In the case before me, it has clearly emerged that the entries which were expunged by the respondents were surrounded by controversies. The police believe that the said entries were made as a result of fraudulent activities. Two of the directors of the Bank are facing criminal charges in regard to the said entries. In NAIROBI H.C. JR MISC. APPLICATION NO. 68 OF 2011 MICHAEL MONARI AND WILFRED OROKO v THE COMMISSIONER OF POLICE AND ANOTHER, the directors (Michael Monari and Wilfred Oroko) approached the Court seeking orders to quash the criminal proceedings before the lower Court. M. Warsame, J (as he then was) observed that there were irregularities in the manner in which the entries in favour of the Applicant herein had been made in the instrument. From the documents placed before me it is clear that the expunged entries were clouded by some anomalies. An example is the claim by the Chief Land Registrar through a letter dated 22nd June, 2012 addressed to the Director of CID that no stamp duty was paid in respect of the transfer from the Bank to the Applicant. I need not say more lest I prejudice any of the parties in the civil case that is proceeding in the Environment and Land Court.

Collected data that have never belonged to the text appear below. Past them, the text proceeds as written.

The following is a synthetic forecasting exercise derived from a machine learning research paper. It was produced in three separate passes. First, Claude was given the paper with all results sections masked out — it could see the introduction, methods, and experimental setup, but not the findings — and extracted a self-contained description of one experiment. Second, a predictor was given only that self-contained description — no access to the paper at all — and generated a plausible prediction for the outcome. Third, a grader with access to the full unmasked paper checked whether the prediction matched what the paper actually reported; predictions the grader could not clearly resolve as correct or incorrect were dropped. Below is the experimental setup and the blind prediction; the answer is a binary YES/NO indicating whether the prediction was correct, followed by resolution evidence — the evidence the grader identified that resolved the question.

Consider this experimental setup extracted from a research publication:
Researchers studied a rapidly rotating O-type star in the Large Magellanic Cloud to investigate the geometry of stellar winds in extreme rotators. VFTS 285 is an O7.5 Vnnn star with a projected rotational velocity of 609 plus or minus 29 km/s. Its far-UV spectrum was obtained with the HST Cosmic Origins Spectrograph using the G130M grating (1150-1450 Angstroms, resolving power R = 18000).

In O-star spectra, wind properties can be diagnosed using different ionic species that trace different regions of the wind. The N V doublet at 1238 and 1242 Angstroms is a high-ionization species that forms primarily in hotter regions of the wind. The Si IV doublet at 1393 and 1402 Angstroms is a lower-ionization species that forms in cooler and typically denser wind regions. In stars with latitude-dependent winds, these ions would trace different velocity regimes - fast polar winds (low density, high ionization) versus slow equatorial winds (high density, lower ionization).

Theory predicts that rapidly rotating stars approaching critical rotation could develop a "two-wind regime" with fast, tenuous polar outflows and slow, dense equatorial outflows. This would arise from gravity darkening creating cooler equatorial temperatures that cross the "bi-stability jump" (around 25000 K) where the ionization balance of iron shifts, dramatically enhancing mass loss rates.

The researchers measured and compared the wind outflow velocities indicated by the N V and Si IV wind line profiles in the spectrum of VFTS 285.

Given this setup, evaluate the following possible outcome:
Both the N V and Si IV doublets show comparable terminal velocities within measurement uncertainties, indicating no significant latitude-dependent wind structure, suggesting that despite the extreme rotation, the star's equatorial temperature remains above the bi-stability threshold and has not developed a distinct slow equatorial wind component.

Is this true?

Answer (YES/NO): NO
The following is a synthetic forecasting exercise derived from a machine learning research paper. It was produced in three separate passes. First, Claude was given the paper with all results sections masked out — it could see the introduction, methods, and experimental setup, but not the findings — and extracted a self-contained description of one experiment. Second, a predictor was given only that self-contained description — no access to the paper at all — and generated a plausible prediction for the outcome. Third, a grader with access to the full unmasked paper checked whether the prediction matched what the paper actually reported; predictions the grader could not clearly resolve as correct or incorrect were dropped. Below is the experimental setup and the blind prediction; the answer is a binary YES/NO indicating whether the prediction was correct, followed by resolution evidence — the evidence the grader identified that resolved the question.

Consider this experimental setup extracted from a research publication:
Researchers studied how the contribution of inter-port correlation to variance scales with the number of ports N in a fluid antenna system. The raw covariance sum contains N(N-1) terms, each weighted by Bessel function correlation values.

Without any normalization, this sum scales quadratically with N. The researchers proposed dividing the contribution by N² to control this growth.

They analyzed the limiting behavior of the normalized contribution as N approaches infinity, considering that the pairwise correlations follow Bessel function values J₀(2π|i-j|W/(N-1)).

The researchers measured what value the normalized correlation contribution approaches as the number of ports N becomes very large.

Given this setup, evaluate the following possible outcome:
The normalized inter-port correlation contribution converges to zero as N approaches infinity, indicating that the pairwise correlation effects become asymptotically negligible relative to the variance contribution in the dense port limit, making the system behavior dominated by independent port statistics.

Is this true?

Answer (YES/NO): NO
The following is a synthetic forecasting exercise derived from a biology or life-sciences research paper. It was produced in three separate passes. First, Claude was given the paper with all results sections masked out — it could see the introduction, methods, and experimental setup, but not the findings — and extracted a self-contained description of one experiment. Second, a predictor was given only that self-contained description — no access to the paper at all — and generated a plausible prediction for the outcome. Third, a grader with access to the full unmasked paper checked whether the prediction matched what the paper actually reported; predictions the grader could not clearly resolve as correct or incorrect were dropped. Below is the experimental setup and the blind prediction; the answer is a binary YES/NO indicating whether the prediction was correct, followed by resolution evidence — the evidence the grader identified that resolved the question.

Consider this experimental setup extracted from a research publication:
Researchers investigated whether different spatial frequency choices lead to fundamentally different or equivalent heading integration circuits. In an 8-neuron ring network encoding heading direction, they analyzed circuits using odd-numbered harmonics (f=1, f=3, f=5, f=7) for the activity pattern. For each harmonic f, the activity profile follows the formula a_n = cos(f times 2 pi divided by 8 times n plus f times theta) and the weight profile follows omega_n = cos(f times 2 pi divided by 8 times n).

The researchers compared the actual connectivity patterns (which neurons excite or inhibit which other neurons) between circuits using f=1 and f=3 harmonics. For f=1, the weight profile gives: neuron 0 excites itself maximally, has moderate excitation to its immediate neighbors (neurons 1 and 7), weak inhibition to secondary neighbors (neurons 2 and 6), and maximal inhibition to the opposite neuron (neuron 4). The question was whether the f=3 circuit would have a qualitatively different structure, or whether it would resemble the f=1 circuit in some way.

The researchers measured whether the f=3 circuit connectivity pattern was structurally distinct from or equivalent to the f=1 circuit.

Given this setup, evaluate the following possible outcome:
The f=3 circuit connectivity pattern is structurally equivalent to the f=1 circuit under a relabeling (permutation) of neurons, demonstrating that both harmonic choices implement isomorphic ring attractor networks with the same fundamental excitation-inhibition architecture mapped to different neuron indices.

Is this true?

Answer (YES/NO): YES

“Ex turpi causa non oritur actio. This old and well-known legal maxim is founded in good sense, and expresses a clear and well recognized legal principle, which is not confined to indictable offences. No Court ought to enforce an illegal contract or allow itself to be made the instrument of enforcing obligations alleged to arise out of a contract or transaction which is illegal, if the illegality is duly brought to the notice of the Court, and if the person invoking the aid of the Court is himself in the illegality. It matters not that the defendant has pleaded the illegality or whether he has not. If the evidence adduced by the plaintiff proves the illegality the Court ought not to assist him.”

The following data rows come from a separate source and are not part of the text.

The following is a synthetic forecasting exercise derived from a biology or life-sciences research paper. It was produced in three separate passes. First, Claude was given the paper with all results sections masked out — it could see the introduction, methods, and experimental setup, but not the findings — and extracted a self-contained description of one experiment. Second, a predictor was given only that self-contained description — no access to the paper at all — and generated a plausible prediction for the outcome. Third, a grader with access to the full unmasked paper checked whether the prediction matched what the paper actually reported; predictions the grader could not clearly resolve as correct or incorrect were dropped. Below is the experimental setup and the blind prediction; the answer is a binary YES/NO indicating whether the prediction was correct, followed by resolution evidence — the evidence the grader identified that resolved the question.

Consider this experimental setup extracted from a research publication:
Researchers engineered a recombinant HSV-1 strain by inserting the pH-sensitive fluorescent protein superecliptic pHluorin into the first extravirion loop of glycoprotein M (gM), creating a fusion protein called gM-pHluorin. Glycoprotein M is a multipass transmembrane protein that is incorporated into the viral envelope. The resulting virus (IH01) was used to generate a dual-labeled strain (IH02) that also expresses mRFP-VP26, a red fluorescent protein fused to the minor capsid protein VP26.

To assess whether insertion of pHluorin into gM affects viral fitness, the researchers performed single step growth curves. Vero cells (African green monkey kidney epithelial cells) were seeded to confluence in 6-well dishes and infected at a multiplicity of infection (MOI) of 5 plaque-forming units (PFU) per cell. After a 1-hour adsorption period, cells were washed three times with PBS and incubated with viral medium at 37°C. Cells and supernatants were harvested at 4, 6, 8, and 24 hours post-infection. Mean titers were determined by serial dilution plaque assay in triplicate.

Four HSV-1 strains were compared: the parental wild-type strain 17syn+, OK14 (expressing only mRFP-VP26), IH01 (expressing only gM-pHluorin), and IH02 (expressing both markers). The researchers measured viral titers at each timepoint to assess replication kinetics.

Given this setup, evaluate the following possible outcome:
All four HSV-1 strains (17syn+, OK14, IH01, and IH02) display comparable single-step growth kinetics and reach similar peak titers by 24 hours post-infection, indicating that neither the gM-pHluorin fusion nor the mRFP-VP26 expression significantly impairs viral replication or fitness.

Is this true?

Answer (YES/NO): NO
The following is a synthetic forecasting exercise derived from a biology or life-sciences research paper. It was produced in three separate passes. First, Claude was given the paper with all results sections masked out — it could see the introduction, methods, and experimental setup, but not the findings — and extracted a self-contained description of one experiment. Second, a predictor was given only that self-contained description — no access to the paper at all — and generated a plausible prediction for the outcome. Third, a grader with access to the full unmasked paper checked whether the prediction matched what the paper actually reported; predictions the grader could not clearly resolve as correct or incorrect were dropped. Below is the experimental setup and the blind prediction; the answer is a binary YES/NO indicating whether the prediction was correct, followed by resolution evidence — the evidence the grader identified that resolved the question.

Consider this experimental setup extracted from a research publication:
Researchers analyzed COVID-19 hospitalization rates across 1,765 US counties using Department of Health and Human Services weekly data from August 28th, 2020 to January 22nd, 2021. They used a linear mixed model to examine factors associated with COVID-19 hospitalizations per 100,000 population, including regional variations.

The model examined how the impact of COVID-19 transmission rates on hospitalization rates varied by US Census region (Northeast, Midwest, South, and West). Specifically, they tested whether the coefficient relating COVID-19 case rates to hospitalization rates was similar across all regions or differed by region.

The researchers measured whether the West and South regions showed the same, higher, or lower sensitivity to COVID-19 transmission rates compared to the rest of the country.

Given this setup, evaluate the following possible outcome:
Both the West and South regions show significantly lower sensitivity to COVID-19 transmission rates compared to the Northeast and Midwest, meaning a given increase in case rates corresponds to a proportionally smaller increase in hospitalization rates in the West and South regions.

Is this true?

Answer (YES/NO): YES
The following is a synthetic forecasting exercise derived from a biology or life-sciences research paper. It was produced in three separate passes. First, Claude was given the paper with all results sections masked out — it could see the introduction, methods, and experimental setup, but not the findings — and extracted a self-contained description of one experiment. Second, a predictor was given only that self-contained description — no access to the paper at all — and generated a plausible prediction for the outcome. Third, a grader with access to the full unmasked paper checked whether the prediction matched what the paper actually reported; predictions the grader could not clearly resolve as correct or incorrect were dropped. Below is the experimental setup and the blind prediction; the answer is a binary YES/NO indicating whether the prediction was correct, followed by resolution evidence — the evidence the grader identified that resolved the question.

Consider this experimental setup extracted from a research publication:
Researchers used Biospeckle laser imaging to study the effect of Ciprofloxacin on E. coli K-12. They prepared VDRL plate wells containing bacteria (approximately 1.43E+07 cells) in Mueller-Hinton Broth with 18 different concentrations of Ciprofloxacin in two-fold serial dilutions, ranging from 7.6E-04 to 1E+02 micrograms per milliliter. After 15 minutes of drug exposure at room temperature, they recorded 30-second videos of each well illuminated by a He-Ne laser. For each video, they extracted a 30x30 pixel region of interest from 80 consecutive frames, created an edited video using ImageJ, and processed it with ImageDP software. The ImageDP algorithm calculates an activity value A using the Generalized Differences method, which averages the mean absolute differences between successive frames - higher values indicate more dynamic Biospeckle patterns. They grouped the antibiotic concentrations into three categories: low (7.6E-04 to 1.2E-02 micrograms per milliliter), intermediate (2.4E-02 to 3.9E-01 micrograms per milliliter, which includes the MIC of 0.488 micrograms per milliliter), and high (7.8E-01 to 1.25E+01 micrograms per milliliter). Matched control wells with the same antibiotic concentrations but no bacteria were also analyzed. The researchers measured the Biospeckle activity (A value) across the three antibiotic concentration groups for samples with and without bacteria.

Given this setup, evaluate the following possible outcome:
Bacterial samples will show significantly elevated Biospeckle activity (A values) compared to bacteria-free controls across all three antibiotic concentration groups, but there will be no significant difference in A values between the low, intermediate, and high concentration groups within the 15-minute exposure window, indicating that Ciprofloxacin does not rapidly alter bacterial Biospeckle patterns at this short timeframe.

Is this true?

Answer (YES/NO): NO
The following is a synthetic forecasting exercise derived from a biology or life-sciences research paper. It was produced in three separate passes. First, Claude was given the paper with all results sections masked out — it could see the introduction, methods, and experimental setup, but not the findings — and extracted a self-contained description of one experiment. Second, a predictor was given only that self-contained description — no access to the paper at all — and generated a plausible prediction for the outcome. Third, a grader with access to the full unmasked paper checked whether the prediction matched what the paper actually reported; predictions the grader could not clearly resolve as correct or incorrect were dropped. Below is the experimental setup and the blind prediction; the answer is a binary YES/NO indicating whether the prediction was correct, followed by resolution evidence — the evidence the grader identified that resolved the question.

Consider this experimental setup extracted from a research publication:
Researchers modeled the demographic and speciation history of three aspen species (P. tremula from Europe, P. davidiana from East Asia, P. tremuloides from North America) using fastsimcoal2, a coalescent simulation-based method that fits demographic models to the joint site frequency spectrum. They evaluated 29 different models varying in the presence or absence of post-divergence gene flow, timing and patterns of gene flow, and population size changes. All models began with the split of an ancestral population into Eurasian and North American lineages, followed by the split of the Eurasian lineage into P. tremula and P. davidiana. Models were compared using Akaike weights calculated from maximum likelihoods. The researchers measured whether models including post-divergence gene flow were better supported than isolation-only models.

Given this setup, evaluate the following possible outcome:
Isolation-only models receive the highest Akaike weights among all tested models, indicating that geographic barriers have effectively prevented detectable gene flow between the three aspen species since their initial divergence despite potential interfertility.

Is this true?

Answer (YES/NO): NO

Judicial review orders are meant to infuse fairness in proceedings before a public body. They are orders which are supposed to preserve the integrity of the proceedings before public bodies. The remedies given there-under are meant to infuse fairness in the actions of public authorities. Those who seek these orders must approach the court with clean hands. It is the Applicant’s case that the actions of the respondents have had the effect of determining the matters in issue in Nairobi Milimani HCCC No. 153 of 2001 and Court of Appeal Civil Application No. Nai. 123 of 2011. I have had the opportunity of looking at the Further Amended Plaint amended on 22nd March, 2010 in HCCC No. 153 of 2001. In my view, there are still live issues to be determined by the Court in respect of the title in question. The actions of the respondents did not in any way determine the issues in the civil suit.

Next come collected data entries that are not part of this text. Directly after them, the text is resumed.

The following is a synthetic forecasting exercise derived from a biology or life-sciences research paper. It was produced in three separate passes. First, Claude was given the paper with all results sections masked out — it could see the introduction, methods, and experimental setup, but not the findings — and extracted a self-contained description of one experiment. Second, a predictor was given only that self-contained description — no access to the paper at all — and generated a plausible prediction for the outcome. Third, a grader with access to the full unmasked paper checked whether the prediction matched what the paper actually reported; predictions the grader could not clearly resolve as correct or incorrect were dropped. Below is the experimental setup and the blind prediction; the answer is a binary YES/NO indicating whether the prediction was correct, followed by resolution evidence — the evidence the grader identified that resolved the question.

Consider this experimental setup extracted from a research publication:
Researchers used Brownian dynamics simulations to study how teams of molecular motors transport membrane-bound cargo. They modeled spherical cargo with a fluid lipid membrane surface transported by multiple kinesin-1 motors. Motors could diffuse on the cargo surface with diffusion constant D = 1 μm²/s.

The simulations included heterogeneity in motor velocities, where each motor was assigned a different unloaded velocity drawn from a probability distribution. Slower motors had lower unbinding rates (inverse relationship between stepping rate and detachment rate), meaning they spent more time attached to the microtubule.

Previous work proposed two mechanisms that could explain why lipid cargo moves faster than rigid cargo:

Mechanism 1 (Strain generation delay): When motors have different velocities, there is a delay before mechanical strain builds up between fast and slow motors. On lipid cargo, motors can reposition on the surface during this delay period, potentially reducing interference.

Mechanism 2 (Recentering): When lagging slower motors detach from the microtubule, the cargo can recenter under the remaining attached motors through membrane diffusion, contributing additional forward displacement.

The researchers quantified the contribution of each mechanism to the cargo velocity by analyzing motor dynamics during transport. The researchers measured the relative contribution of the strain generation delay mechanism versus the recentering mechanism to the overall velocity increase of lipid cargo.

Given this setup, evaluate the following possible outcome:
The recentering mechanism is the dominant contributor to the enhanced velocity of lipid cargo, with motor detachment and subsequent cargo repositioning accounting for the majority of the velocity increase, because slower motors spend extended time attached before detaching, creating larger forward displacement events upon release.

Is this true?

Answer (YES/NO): NO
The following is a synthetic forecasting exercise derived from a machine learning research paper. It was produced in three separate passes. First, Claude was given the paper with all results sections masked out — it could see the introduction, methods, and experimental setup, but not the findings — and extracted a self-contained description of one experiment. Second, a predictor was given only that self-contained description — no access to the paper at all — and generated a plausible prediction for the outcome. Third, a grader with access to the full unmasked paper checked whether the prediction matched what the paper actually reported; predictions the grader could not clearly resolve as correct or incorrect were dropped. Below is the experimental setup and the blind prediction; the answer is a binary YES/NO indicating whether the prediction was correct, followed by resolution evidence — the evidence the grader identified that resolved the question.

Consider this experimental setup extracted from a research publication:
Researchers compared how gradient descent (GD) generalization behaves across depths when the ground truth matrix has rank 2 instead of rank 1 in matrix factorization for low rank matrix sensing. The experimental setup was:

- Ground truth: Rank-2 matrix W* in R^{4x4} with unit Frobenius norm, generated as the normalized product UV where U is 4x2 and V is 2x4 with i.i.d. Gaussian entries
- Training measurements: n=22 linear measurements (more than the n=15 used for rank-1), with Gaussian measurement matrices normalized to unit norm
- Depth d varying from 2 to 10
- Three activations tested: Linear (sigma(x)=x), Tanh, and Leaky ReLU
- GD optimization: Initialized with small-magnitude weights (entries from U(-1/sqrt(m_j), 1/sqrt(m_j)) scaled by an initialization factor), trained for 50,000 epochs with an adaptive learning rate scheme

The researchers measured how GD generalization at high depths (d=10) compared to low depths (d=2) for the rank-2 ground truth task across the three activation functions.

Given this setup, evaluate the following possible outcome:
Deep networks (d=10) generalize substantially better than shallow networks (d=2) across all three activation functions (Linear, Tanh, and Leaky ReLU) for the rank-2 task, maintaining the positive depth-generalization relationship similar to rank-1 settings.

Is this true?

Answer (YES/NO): NO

Looking at the circumstances surrounding this matter, I find that I should not exercise my discretion in favour of the Applicant. The Applicant still has the protection of the law in the Environment and Land Court matter. That Court will eventually determine whether the transfer of the lease to the Applicant was legal. The same Court will also determine with finality all the issues surrounding the title in question.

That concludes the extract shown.